Xilinx DCMs, DDR, CLK0, and CLK180

[John Providenza]

I'm working on a design that's using multiple DCMs along
with DDR i/o registers. The main input clock is 500MHz
going into a DCM with the CLKIN_DIVIDE_BY_2 flag set
so it's immediataly cut down to 250MHz. The DCMs used in
the design also have CLKOUT_PHASE_SHIFT=VARIABLE.

To drive my DDR i/o flops, I'm currently using both the CLK0 and
CLK180 pins (running at 250MHz).

The original designer flowed the DDR data though the chip using
both clock edges, ie, the incoming "posedge" data went down a
"posedge" data pipeline to flow back out the DDR output. The
incoming "negedge" data went down a "negedge" pipeline. The
original design did NOT use CLK0 and CLK180 for these two
data paths. Instead, the designer used "posedge" and "negedge"
in the Verilog. The major problem comes in the control and
data signals that cross the two domains. Because of the potential
duty cycle degradation, the P&R tools don't achieve timing
closure consistently.

As an experiment, I changed the design to use CLK0 and CLK180 for
the internal flops. I was:
a) pleased when the P&R timing was better
b) surprised when the design no longer worked.

┄┄┄┄┄┄┄┄┄┄┄┄┄┄┄┄┄┄┄┄

In the post on Xilinx DCMs and DDR, what frequency does the DCM with the CLKIN_DIVIDE_BY_2 flag set reduce the 500MHz input clock to?

[Excerpts from a spatial dataset]
┄┄┄┄┄┄┄┄┄┄┄┄┄┄┄┄┄┄┄┄

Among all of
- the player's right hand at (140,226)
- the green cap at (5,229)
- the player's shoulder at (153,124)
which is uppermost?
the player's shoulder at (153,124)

┄┄┄┄┄┄┄┄┄┄┄┄┄┄┄┄┄┄┄┄

**Exercise answer**
250MHz